━━━ ARTIKEL ━━━

Wissenschaftler des Alfred-Wegener-Instituts und des Instituts für Meteorologie brachen zu Forschungsflügen über dem Eismeer bei Grönland auf. Die Messflüge im Hohen Norden sollten klären, wie hoch die Verschmutzung durch Ruß inzwischen ist. Zum Teil stammt der aus Torffeuern in Westgrönland, zum Teil tragen ihn Höhenwinde aus entfernteren Regionen herbei. Je mehr Ruß sich im Hohen Norden sammelt, desto schneller könnte die polare Eiskappe schrumpfen. Das wiederum würde den Klimawandel beschleunigen.
Internationale Forschungskampagne
Grönland gilt als von Eis, Schnee und polarem Klima geprägte Insel. Torfbrände, die durch Selbstentzündung entstehen und gerade in abgelegenen Landstrichen kaum zu bekämpfen sind, würde man dort zuallerletzt erwarten. Dabei gibt es sehr wohl Torf auf Grönland. Und wahrscheinlich wegen der Klimaerwärmung brennt er öfter als früher.
Um die Folgen besonders starker Brände im letzten Sommer zu untersuchen, war ab Mitte März ein internationales Forschungsteam vier Wochen lang unterwegs. Federführend bei dieser Kampagne ist das Leipziger Institut für Meteorologie der Universität Leipzig. Hinzu kommen Wissenschaftler des Bremerhavener Alfred-Wegener-Instituts, die unter anderem das Polarflugzeug Polar 5 als Messplattform mitbrachten, sowie weitere Forscher und Techniker aus Dänemark, den Niederlanden und Japan.

━━━ BEREITGESTELLTES MATERIAL ━━━

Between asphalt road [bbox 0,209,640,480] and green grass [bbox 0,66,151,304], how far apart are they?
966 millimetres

━━━

§ **ZU ERLEDIGEN**
1) Welches Institut hat laut dem Artikel über die Rußmessflüge bei Grönland die Federführung bei der Kampagne?
2) Setze den Artikel über die Rußmessflüge bei Grönland nach seinem letzten Satz fort.

§ **DIE ANTWORTEN**
1) Das Leipziger Institut für Meteorologie der Universität Leipzig.

2)
Was Ruß für die Arktis bedeutet
Von Villum aus, einer dänischen Forschungsstation an der Nordspitze der Insel, untersuchten sie Verteilung von Ruß und anderen Partikeln auf dem Meereis zwischen Grönland und Spitzbergen. Ruß und andere Partikel verdunkeln das Eis und sorgen so für Wärme. „Ein verstärktes Abschmelzen von Schnee und Meereis wäre dramatisch. Schon jetzt verliert das arktische Meereis deutlich an Fläche und wird auch tendenziell dünner“, erläutert André Ehrlich vom Institut für Meteorologie der Uni Leipzig. „Weniger Meereis bedeutet, dass weniger Sonnenstrahlen reflektiert werden und sich die Meeresoberfläche stärker erhitzt. Es kommt also zu einem Temperaturanstieg, der dann wiederum das Abschmelzen befördert. Dieser Kreislauf würde durch eine verstärkte Rußzufuhr in die Arktis noch verstärkt.“
Speziell der Ruß gelangt nicht nur durch Brände in Westgrönland, sondern auch durch andere Faktoren in den Hohen Norden. „Wir sehen in der Arktis schon jetzt eine deutliche Zunahme der Schifffahrt. Außerdem rückt die Region immer weiter in den Fokus für den Abbau von Ressourcen. Deshalb wollen wir auf unserer Kampagne herausfinden, welche Konsequenzen die damit verbundene Zunahme an Ruß und anderen Aerosolpartikeln mit sich bringen wird“, sagt Andreas Herber, Projektkoordinator am Alfred-Wegener-Institut, Helmholtz-Zentrum für Polar- und Meeresforschung (AWI). Diese Partikel sind so leicht, dass sie auch aus Nordamerika oder Sibirien in die Arktis kommen können.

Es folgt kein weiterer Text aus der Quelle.